## Exercise aim
Look over the material for the string "Tanzania". Copy every line where it turns up.

(Data extract Opens)

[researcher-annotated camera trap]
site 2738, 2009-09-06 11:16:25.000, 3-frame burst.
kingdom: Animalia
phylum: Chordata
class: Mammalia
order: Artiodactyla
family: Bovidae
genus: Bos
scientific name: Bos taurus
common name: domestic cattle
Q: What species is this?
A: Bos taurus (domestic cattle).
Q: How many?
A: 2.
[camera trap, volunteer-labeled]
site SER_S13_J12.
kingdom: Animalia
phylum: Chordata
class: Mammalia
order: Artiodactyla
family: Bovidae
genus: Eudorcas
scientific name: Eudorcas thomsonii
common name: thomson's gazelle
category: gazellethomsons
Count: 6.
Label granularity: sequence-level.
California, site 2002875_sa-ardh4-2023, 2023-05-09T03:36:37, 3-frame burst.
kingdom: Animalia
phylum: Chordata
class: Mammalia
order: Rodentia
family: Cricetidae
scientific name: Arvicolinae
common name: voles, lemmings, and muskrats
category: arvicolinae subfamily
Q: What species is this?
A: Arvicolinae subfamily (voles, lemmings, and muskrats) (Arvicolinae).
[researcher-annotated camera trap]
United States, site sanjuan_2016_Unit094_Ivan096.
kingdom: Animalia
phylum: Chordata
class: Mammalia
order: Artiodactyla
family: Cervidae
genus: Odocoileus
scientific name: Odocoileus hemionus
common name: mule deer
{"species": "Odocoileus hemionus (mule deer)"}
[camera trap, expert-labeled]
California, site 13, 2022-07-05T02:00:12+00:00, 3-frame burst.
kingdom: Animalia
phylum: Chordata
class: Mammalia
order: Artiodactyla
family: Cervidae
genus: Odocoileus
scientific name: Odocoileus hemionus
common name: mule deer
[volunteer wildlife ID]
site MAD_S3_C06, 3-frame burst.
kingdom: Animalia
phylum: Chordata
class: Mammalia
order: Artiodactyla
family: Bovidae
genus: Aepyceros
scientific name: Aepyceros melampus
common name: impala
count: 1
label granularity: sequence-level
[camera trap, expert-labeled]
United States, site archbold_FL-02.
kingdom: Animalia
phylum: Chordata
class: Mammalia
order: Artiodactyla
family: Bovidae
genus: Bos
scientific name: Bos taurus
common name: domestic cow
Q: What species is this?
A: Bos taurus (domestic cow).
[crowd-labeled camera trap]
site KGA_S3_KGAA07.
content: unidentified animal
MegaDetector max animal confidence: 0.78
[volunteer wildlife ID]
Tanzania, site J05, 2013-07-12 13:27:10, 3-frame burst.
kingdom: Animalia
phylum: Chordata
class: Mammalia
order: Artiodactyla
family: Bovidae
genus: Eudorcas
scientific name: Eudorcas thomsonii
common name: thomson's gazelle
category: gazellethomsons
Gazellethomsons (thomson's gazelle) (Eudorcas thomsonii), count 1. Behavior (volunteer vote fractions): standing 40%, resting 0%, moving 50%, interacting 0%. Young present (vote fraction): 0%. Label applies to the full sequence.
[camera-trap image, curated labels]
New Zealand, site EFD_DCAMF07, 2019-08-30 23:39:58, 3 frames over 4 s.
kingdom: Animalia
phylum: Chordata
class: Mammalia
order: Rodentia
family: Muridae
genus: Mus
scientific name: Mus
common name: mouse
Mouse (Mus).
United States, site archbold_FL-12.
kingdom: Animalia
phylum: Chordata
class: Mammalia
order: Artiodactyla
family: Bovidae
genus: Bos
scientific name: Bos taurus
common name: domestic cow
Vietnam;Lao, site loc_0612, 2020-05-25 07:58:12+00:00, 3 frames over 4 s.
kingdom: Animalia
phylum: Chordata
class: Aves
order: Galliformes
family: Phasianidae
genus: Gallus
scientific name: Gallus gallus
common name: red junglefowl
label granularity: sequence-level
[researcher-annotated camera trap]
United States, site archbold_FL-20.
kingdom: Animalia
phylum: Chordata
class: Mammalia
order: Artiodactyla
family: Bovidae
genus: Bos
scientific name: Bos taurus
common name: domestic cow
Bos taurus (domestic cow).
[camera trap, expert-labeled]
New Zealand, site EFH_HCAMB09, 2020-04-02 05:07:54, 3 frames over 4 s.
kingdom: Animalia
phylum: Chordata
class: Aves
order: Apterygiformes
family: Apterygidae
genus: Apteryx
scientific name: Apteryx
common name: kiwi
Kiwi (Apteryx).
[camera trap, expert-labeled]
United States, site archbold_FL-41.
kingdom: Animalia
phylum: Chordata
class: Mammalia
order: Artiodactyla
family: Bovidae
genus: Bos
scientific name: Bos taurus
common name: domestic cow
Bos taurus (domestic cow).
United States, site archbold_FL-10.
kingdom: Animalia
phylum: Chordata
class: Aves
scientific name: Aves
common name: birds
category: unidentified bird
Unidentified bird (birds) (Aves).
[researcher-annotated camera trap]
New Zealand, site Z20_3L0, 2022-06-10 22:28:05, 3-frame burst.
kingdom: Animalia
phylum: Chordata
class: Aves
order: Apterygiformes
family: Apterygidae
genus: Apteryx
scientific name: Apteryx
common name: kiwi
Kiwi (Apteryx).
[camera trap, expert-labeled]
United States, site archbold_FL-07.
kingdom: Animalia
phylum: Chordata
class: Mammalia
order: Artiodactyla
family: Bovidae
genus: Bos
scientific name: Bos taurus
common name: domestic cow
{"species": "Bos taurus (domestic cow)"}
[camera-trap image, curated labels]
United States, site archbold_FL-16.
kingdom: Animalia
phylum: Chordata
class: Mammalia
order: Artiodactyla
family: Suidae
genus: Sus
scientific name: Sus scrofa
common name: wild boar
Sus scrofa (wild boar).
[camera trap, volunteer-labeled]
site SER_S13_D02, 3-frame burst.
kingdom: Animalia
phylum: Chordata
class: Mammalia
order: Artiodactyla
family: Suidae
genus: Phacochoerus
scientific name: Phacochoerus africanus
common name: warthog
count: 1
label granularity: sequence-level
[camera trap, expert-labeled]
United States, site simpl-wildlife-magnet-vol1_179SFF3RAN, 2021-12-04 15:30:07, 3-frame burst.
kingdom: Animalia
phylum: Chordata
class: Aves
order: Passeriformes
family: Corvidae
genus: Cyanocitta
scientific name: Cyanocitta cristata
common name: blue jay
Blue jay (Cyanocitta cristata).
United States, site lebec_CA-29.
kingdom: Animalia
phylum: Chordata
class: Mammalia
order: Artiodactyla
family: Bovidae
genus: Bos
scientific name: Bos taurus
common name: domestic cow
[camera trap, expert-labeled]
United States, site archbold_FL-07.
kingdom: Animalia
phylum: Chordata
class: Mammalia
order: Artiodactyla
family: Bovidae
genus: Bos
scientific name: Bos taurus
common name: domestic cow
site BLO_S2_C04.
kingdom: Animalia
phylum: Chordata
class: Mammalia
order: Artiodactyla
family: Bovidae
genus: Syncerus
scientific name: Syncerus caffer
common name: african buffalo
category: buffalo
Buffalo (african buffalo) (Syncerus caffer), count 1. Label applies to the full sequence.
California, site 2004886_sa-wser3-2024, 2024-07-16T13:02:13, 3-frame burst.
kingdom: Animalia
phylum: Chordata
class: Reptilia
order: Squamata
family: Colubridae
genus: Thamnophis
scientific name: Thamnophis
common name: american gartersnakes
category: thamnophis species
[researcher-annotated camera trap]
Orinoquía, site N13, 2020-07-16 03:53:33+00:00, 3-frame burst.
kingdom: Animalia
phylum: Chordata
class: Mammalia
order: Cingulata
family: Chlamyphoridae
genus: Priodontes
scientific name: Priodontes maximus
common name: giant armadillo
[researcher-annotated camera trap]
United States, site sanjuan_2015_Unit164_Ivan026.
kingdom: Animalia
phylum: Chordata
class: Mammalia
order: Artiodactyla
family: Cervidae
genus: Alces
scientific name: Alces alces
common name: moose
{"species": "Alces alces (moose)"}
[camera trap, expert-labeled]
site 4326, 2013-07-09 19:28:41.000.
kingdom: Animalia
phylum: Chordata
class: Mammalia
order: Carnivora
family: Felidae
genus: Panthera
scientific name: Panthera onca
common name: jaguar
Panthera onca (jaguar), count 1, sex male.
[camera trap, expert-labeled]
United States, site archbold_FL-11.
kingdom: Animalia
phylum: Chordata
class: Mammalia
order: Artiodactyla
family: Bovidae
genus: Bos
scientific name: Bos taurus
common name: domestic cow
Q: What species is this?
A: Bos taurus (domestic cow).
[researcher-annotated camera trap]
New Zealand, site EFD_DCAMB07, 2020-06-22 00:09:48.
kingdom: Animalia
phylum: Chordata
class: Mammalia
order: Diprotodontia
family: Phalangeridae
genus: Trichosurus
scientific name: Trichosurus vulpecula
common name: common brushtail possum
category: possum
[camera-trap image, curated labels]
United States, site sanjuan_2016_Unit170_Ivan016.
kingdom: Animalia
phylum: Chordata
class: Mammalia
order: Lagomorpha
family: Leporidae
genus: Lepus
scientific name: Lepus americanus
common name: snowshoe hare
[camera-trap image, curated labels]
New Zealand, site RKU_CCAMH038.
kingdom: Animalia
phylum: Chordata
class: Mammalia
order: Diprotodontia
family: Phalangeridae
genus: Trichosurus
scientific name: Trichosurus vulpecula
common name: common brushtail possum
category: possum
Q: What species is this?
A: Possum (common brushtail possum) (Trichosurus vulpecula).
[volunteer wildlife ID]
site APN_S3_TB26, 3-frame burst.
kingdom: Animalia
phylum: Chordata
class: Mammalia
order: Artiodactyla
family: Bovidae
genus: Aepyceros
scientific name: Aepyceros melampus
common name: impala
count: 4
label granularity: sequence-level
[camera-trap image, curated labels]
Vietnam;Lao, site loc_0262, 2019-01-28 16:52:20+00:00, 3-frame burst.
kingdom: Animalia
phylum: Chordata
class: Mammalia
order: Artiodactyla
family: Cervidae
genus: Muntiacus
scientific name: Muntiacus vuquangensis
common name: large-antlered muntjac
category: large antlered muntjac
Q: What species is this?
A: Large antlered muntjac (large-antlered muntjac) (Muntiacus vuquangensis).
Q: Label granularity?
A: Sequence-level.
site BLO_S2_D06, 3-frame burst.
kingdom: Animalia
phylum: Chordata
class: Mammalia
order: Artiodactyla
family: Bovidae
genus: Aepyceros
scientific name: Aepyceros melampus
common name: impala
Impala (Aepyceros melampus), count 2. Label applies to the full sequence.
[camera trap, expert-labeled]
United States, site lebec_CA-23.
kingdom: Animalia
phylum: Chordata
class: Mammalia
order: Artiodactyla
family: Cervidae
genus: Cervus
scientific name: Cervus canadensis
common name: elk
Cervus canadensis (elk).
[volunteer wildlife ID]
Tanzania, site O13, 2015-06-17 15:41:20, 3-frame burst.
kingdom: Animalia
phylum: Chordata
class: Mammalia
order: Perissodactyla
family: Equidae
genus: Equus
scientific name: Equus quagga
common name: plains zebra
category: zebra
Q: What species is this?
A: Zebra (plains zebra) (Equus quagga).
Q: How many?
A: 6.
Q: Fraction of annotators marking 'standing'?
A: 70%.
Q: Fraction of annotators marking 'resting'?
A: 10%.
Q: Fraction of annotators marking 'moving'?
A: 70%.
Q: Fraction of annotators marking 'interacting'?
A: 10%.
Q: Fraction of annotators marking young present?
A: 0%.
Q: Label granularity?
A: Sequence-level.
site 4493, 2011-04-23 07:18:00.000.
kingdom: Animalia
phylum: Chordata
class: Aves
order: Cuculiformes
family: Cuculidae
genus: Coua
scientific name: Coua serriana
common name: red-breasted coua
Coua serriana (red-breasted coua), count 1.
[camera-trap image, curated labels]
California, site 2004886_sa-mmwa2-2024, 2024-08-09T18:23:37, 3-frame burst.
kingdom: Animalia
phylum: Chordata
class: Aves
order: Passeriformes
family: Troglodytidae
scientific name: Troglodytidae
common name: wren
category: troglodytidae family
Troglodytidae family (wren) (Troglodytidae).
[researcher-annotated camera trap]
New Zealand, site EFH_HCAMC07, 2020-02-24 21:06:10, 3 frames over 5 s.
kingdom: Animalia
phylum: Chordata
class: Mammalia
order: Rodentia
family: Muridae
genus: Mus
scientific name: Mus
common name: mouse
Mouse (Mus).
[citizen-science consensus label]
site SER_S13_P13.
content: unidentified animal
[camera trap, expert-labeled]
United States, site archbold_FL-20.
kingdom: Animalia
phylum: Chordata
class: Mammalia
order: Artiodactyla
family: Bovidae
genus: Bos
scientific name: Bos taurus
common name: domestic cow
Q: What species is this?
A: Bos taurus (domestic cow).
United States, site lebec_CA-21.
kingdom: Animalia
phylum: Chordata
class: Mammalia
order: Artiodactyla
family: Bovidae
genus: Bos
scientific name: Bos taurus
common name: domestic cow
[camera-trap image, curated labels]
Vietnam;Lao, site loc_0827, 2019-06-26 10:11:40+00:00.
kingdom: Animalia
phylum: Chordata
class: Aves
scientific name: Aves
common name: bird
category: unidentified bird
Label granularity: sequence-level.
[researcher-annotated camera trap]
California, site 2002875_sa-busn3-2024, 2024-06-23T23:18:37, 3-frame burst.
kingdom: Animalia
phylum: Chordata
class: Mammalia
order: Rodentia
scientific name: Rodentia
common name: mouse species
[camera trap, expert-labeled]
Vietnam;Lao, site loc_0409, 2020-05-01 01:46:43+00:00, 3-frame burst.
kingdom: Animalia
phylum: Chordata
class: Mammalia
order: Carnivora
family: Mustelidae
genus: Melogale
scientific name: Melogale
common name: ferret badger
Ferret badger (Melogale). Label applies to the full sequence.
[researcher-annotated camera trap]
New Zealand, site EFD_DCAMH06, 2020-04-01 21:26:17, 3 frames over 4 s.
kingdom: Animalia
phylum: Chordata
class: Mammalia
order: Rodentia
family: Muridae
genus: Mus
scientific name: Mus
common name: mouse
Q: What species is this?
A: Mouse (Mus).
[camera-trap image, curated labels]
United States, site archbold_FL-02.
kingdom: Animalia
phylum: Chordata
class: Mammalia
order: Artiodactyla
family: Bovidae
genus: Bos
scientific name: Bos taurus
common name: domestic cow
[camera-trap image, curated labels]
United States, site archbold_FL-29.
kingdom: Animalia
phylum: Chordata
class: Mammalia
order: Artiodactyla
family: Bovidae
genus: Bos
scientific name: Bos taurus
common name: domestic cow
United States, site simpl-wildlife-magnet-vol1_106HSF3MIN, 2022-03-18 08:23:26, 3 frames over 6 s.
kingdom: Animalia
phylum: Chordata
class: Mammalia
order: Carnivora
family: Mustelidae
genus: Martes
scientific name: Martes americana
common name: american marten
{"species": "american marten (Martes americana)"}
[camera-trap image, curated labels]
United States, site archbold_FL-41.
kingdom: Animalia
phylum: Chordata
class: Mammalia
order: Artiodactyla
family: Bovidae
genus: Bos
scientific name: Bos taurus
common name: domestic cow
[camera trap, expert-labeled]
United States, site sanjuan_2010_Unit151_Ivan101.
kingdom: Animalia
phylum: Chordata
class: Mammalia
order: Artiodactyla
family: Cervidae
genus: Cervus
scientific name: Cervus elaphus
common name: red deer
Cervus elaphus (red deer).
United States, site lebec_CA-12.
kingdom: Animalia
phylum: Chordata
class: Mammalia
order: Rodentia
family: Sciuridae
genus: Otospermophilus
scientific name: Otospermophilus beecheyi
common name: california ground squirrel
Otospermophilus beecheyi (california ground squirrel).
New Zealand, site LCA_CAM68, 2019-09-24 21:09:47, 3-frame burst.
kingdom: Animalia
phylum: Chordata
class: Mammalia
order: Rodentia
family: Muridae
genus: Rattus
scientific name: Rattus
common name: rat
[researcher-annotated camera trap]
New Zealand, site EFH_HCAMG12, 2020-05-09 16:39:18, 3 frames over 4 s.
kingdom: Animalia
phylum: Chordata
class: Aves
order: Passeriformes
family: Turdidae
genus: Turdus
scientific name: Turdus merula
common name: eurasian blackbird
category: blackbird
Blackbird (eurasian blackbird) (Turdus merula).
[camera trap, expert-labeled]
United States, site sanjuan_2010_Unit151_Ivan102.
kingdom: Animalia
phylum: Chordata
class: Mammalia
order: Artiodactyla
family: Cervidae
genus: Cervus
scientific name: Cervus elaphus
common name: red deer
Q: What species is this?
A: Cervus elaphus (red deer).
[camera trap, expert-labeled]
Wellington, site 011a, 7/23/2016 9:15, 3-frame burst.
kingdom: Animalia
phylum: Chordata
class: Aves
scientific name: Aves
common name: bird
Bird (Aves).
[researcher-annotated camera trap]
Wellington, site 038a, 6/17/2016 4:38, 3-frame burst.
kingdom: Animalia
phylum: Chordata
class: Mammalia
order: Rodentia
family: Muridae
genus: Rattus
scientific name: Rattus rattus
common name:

(Data extract Closes)

## Output for this exercise
Tanzania, site J05, 2013-07-12 13:27:10, 3-frame burst.
Tanzania, site O13, 2015-06-17 15:41:20, 3-frame burst.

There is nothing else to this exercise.